В кузове зашевелились, задвигались. Лысенков отвернулся и полез в карман за табаком. Щетинистый кадык его подозрительно и странно задергался. Шляхов прикутал девочку ватником к себе, ножки старательно вытер полой гимнастерки, снял с головы танкошлем, сунул их туда: «Грейся!» Случилось так, что в первый приезд танкистов в село девочка выбрала именно балагура Шляхова, полезла к нему на руки, начала что-то рассказывать ему на своем торопливом детском наречии и назвала его папой. Шляхов дрогнул как-то весь, побелел даже. На Урале где-то своя такая же. Жена не выдержала, нашла себе тыловика. А все равно сердце, как голодная собака кость, огладывала тоска по обеим. И вдруг… Так и встречала девчушка Шляхова каждый день. В танковой бригаде все узнали об этом. Шляхова направляли только в Ивняки, и он каждый день вез дочке и ее матери какой-нибудь подарочек. Для подарочков старалась вся бригада — кто чем мог. Один раз Шляхов привозил ее даже в часть, в лес. Сбежались чуть ли не из всех блиндажей и землянок, смотрели на девочку, и добрее, лучше, красивее солдат в тот день, наверное, не было на всей земле. Целую неделю в лесу жили разговорами об этом событии, писали домой письма.

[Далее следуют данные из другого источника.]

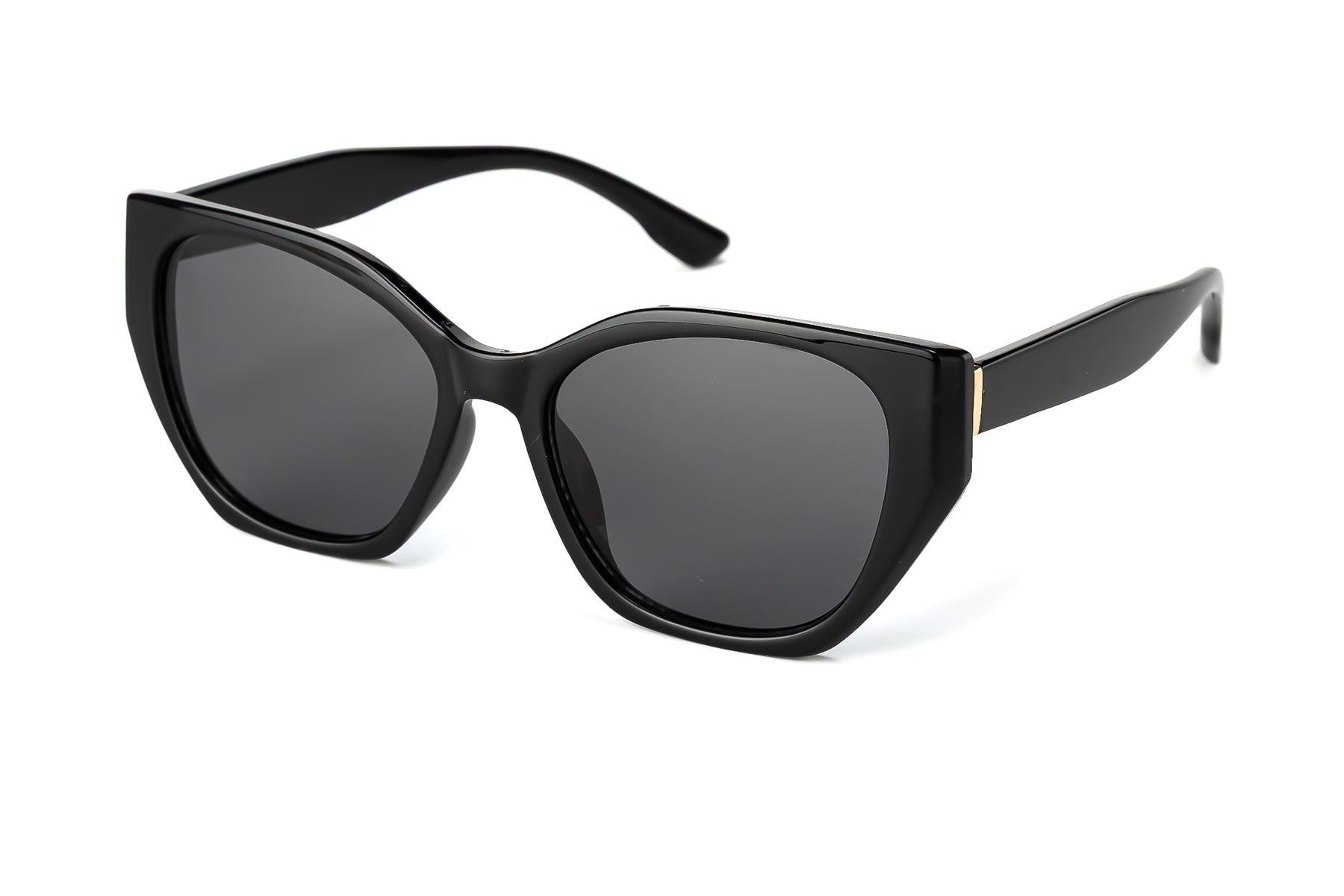 Transparent Cat Eye Sunglasses 5934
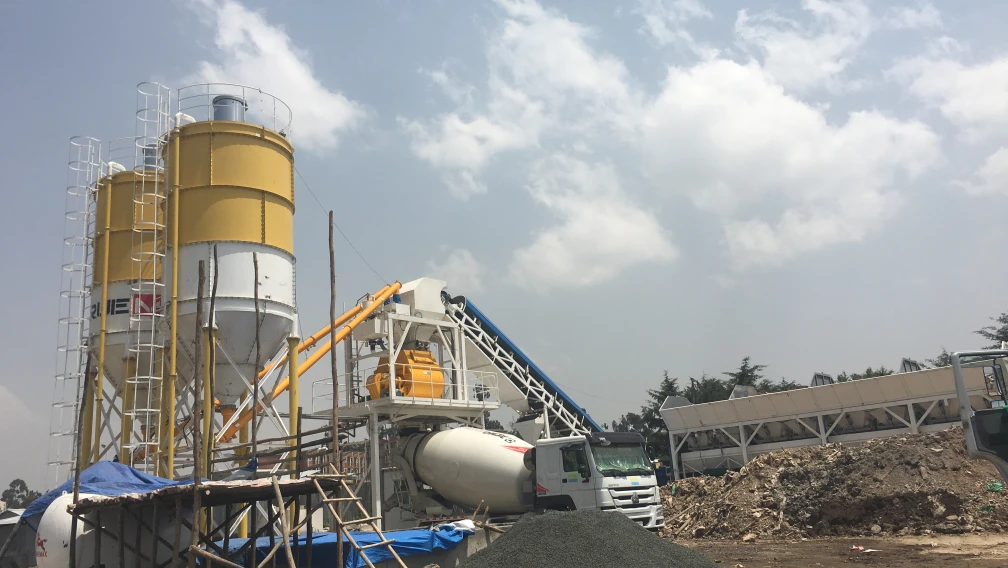 Concrete Batching Plant Selection Guide: Capacity Calculation, Configuration, and Site Layout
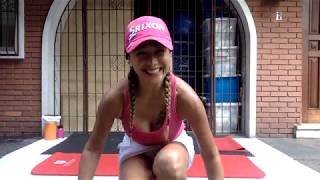 SamLo's 10-MINUTE AMRAP WORKOUT - CARDIO HIIT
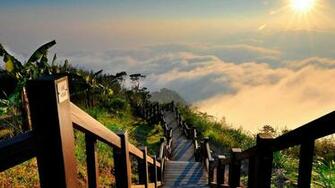 Yushan National Park HD Wallpaper New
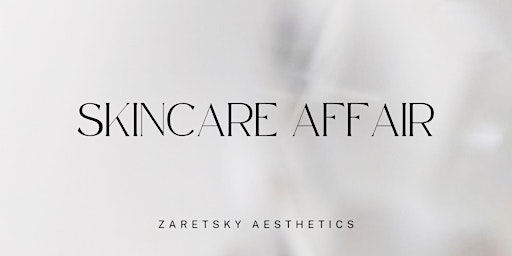 Skincare Affair with ZA primary image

У двора с разинутыми, видимо, давно и надолго воротцами стояла высокая со светлыми красивыми глазами женщина. Качнулась на крепких, тронутых загаром ногах, шагнула навстречу машине, пожаловалась:

— Замучила она меня. С полночи не спит. Вы уж извиняйте. — Приняла счастливую и притихшую девочку на руки.

— Погодь! — Шляхов копнулся под собой, подал женщине узелок. — Разное. И Галочке есть. В обедях забегу.

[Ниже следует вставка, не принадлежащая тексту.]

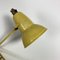 Tischlampe in Gelb von George Carwardine für Herbert Terry & Sons, 1930er 2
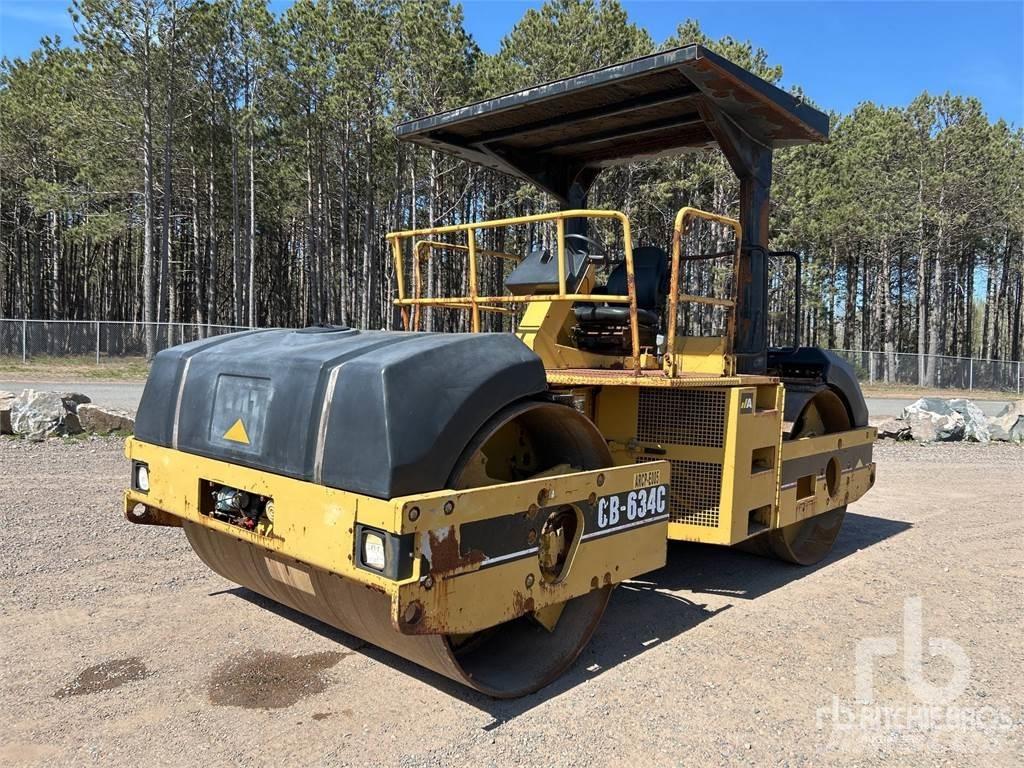 CAT 30 ft Tri/A Tandemové válce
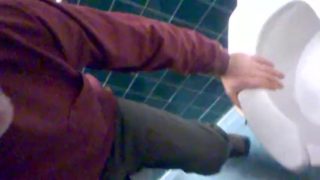 me getting sucked in a public restroom part 2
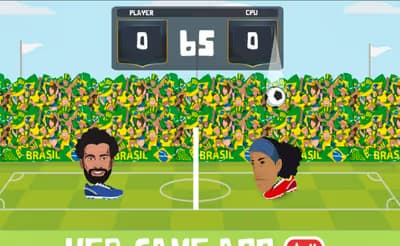 Football Legends: Head Soccer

— Женка небось в маковку зацелует. Папанька! — Жмурясь от бившего прямо в глаза солнца и дергаясь тонкой шеей при толчках машины, затрясся в смехе конопатый и рыжий до красноты Вдовиченко.

— Замолчи, зараза! Сука! — будто пружиной кинутый, враз придвинулся к нему Шляхов.

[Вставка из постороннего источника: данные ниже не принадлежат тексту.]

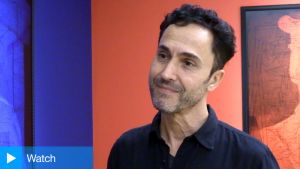 At the opening of Artes Mundi 10, Anwar, a Kurdish-born artist who now divides his time between Thailand and Australia, discusses his work’s articulation of the violence and degradation brought about by divisive ideologies and colonialism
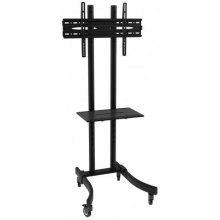 Techly Mobile TV stand 32-70 inches 40 kg...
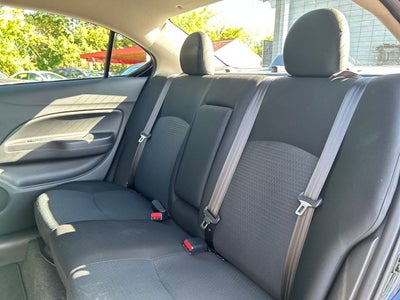 2024 Mitsubishi Mirage G4 LE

— Но-о! — сунулся между ними Кленов.

— Молодой ты еще, Вдовиченко!

— Дате по отцовской ласке тоскует. Заговорили в кузове.

— Дите по отцовской, а он по чьей?.. Тоже мне — праведник нашелся.

— Хватит! — оборвал всех Лысенков и отвернулся, стал смотреть на одряхлевшие постройки и заборы села.

На огородах и в поле за деревней в кострах горел бурьян. Белый дым, мешаясь с туманом по опушке леса, отстаивался озерцами. Солнце поднялось уже, и над туманом, лесом и полем воздух светился золотисто-сине. У самого леса лопатами и вилами землю ковыряли женщины и старики, ползали две коровьих упряжки.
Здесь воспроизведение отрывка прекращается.